You may have noticed that there is a commented out version of the tar transform variable and command. My host has a version of tar (bsdtar 2.8.5) that doesn’t have the --transform option, but does have an alternative -s option that does more or less the same thing. The idea is that the backup will have directory stucture backup/file.php rather than /home/public/blog/file.php for example.

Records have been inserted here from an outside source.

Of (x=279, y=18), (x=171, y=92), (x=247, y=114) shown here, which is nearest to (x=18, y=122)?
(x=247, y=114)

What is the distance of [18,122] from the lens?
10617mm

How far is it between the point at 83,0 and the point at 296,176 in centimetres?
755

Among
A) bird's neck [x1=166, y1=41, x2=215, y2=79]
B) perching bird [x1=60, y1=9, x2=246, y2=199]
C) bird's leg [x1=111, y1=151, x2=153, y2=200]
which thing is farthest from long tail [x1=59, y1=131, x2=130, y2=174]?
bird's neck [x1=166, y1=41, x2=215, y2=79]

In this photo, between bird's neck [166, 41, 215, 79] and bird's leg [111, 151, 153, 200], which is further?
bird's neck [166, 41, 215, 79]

mysqldump has many options you can pass it, which you may want to look into. However, the option --opt is a default, and does what I want. It is probably good enough for most sites. The problem with --opt is that it requires locking the table during the export, which also has implications on permissions required for your backup user. What backup user? Well, since you are storing the DB user and password in plain text in your script, you should not use your administrator user. It’s best to create a backup user with minimal permissions necessary to do the backup. Ideally that would be just SELECT privileges, but with the mentioned --opt option, LOCK TABLES privileges are required too. Here’s how you’d set that user up:

MySQL> CREATE USER backup IDENTIFIED BY 'randompassword';
MySQL> GRANT SELECT ON *.* TO backup;
MySQL> GRANT LOCK TABLES ON *.* TO backup;

I call the above script from a cron job on my local computer:

#!/bin/bash

# Exit if any command fails
set -e 
# Don't allow use of unintialized variables
set -u 


# Set up some variables
NOW=$(date +"%Y-%m-%d-%H%M")
BACKUP_DIR="$HOME/Documents/backups"
LOG_DIR="${BACKUP_DIR}/logs"
LOG_FILE="maksle-backup-$NOW.log"

# Redirect standard output and error output to a log file.
exec > >(tee -a "${LOG_DIR}/${LOG_FILE}")
exec 2> >(tee -a "${LOG_DIR}/${LOG_FILE}" >&2)

mkdir -p $LOG_DIR
cd $BACKUP_DIR

# The cool part: Run my local wp-backup.sh on the remote web server.
ssh maksle 'bash -s' < ~/bin/wp-backup.sh $NOW

# Sync the remote server backup logs with the backups directory on my local machine. After all, what good are backups if your webserver is down and you can't access them?
rsync -havz --stats maksle:/home/private/backups/ $BACKUP_DIR

Of course, the remote server can get filled up with backups, so I have another script that removes any backups more than 5 days old. I continue to have as many as far back as I want on my local machine.

#!/bin/bash

set -e
set -u

# Error out if a command in a pipe fails
set -o pipefail

# Usage example:
# wp-remove-old-backups.sh /home/private/backups 5

WORKING_DIR=$1
cd $WORKING_DIR

# This would be 5 if called as in the Usage example 
declare -i allow=$2
# This gets the number of files in the directory, which we assume are all backup tgz files
declare -i num=$(ls | wc -l)

if [ $num -gt $allow ]; then
    # Remove all but latest files
    (ls -t | head -n $allow; ls) | sort | uniq -u | sed -e 's,.*,"&",g' | xargs rm -f
fi

The above command works by first printing the latest 5 files, and then all the files. This way the latest 5 files get printed twice. This allows uniq -u to filter out the latest 5, and the rest of the files get sent to their slaughter. The intermediate sed -e 's,.*,"&",g' makes it work when there are spaces in the filenames by wrapping the filenames in quotes (avoid spaces in filenames).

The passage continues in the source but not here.